### Problem to solve
For the entries that appear below, write out the exact text and omit the pictures.

>>>

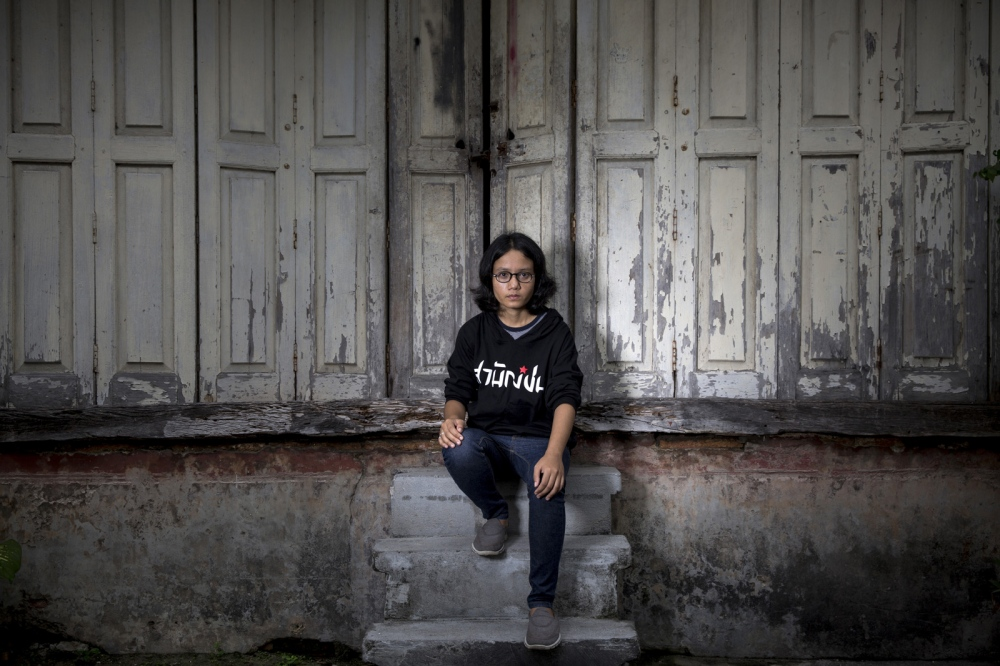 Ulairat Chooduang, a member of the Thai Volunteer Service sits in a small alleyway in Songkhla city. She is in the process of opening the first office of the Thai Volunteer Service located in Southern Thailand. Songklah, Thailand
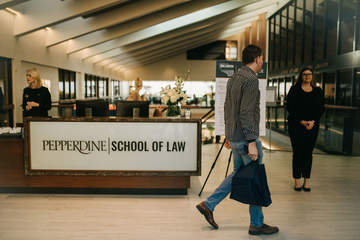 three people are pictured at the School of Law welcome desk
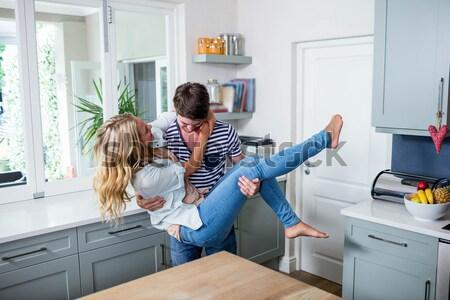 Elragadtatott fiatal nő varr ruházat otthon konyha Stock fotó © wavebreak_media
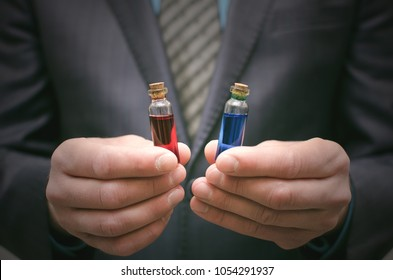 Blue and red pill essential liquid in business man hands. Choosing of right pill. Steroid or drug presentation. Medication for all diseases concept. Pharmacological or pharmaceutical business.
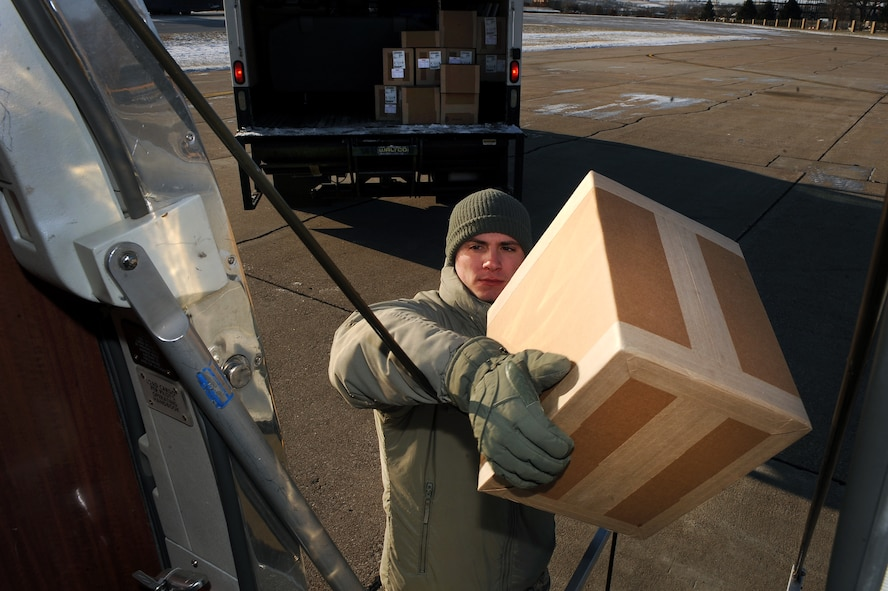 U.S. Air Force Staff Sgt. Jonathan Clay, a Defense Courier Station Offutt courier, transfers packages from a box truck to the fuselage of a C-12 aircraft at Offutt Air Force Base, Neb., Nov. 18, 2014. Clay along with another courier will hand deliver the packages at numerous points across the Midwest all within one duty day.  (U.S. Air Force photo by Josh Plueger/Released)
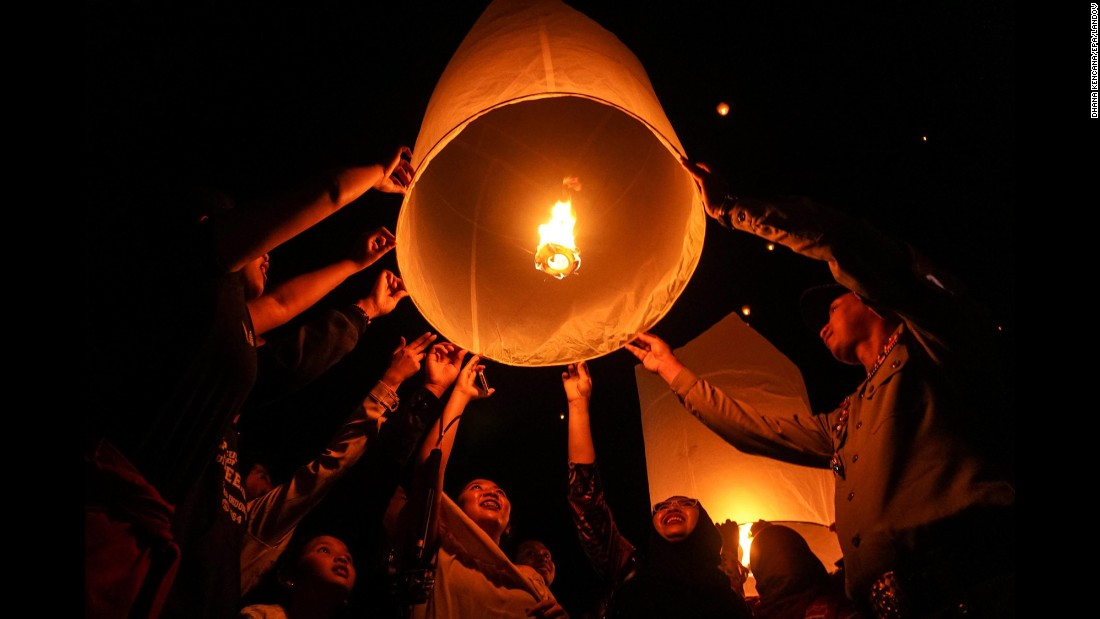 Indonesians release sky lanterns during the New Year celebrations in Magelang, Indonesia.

<<<

### Solved exercise
 Ulairat Chooduang, a member of the Thai Volunteer Service sits in a small alleyway in Songkhla city. She is in the process of opening the first office of the Thai Volunteer Service located in Southern Thailand. Songklah, Thailand
 three people are pictured at the School of Law welcome desk
 Elragadtatott fiatal nő varr ruházat otthon konyha Stock fotó © wavebreak_media
 Blue and red pill essential liquid in business man hands. Choosing of right pill. Steroid or drug presentation. Medication for all diseases concept. Pharmacological or pharmaceutical business.
 U.S. Air Force Staff Sgt. Jonathan Clay, a Defense Courier Station Offutt courier, transfers packages from a box truck to the fuselage of a C-12 aircraft at Offutt Air Force Base, Neb., Nov. 18, 2014. Clay along with another courier will hand deliver the packages at numerous points across the Midwest all within one duty day.  (U.S. Air Force photo by Josh Plueger/Released)
 Indonesians release sky lanterns during the New Year celebrations in Magelang, Indonesia.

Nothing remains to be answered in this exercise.